R: Estimate a Sparse Dynamic Factor Model

sparseDFM {sparseDFM}

R Documentation

Estimate a Sparse Dynamic Factor Model

Description

Main function to allow estimation of a DFM or a sparse DFM (with sparse loadings) on stationary data that may have arbitrary patterns of missing data. We allow the user:

an option for estimation method - "PCA", "2Stage", "EM" or "EM-sparse"
an option for IID or AR1 idiosyncratic errors
an option for Kalman Filter/Smoother estimation using standard multivariate equations or fast univariate filtering equations

Usage

sparseDFM(
  X,
  r,
  q = 0,
  alphas = logspace(-2, 3, 100),
  alg = "EM-sparse",
  err = "IID",
  kalman = "univariate",
  store.parameters = FALSE,
  standardize = TRUE,
  max_iter = 100,
  threshold = 1e-04
)

Arguments

X

n x p numeric data matrix or data frame of (stationary) time series.

r

Integer.
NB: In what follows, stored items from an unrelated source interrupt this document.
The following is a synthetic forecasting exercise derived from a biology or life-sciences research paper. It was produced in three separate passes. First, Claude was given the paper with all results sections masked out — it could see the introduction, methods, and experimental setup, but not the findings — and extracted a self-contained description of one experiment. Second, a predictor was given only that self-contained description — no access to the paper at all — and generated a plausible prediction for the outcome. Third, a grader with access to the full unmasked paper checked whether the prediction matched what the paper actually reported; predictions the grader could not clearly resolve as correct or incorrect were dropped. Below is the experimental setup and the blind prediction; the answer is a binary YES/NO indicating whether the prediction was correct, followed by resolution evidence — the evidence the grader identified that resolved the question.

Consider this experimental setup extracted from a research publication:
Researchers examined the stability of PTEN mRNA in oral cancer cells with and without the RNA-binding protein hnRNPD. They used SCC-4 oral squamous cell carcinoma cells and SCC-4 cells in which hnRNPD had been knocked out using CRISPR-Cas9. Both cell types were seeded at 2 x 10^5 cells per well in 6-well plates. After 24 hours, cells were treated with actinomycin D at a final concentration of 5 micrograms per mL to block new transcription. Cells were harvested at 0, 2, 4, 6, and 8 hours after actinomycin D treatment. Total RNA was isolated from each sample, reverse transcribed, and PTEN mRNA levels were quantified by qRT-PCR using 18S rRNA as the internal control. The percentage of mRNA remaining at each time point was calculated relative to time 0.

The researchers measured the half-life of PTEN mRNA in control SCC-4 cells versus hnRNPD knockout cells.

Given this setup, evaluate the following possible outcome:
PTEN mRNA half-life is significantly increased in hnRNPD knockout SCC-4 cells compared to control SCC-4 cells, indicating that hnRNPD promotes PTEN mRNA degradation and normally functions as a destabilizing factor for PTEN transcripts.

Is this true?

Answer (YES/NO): YES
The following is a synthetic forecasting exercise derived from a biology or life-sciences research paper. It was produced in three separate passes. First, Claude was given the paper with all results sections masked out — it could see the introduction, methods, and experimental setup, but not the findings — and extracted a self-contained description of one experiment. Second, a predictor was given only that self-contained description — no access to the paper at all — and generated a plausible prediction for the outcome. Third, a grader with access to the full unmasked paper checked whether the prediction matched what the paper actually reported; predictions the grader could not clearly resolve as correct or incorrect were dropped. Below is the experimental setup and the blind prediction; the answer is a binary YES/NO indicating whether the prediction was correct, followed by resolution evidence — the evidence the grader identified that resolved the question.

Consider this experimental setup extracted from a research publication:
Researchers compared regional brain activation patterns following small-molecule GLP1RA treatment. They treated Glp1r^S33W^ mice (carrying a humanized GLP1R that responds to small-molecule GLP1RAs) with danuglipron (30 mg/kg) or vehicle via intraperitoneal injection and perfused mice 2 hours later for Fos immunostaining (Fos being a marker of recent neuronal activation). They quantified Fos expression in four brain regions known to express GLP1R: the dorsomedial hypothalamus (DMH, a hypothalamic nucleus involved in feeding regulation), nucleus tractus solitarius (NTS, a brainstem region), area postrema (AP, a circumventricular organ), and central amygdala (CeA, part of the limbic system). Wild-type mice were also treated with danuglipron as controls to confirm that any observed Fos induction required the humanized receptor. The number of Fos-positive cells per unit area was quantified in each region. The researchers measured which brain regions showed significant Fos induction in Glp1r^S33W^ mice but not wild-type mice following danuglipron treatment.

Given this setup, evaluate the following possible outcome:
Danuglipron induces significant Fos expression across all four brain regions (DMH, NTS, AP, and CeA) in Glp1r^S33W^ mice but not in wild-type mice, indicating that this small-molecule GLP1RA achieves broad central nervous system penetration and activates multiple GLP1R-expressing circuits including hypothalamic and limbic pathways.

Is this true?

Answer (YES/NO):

Number of factors.

q

Integer. The first q series (columns of X) should not be made sparse. Default q = 0.

alphas

Numeric vector or value of LASSO regularisation parameters. Default is alphas = logspace(-2,3,100).

alg

Character. Option for estimation algorithm. Default is "EM-sparse". Options are:

`"PCA"`		principle components analysis (PCA) for static factors seen in Stock and Watson (2002).

`"2Stage"`		the two-stage framework of PCA plus Kalman filter/smoother seen in Giannone et al. (2008) and Doz et al. (2011).

`"EM"`		the quasi-maximum likelihood approach using the EM algorithm to handle arbitrary patterns of missing data seen in Banbura and Modugno (2014).

`"EM-sparse"`		the novel sparse EM approach allowing LASSO regularisation on factor loadings seen in (cite our paper).

err

Character. Option for idiosyncratic errors. Default is "IID". Options are:

`"IID"`		errors are IID white noise.

`"AR1"`		errors follow an AR(1) process.

kalman

Character. Option for Kalman filter and smoother equations. Default is "univariate". Options are:

`"multivariate"`		classic Kalman filter and smoother equations seen in Shumway and Stoffer (1982).

`"univaraite"`		univariate treatment (sequential processing) of the multivariate equations for fast Kalman filter and smoother seen in Koopman and Durbin (2000).

store.parameters

Logical. Store outputs for every alpha L1 penalty parameter. Default is FALSE.

standardize

Logical. Standardize the data before estimating the model. Default is TRUE.

max_iter

Integer. Maximum number of EM iterations. Default is 100.

threshold

Numeric. Tolerance on EM iterates. Default is 1e-4.

Details

For full details of the model please refer to Mosley et al. (2023).

Value

A list-of-lists-like S3 object of class 'sparseDFM' with the following elements:

data

A list containing information about the data with the following elements:

`X`		is the original `n \times p` numeric data matrix of (stationary) time series.

`standardize`		is a logical value indicating whether the original data was standardized.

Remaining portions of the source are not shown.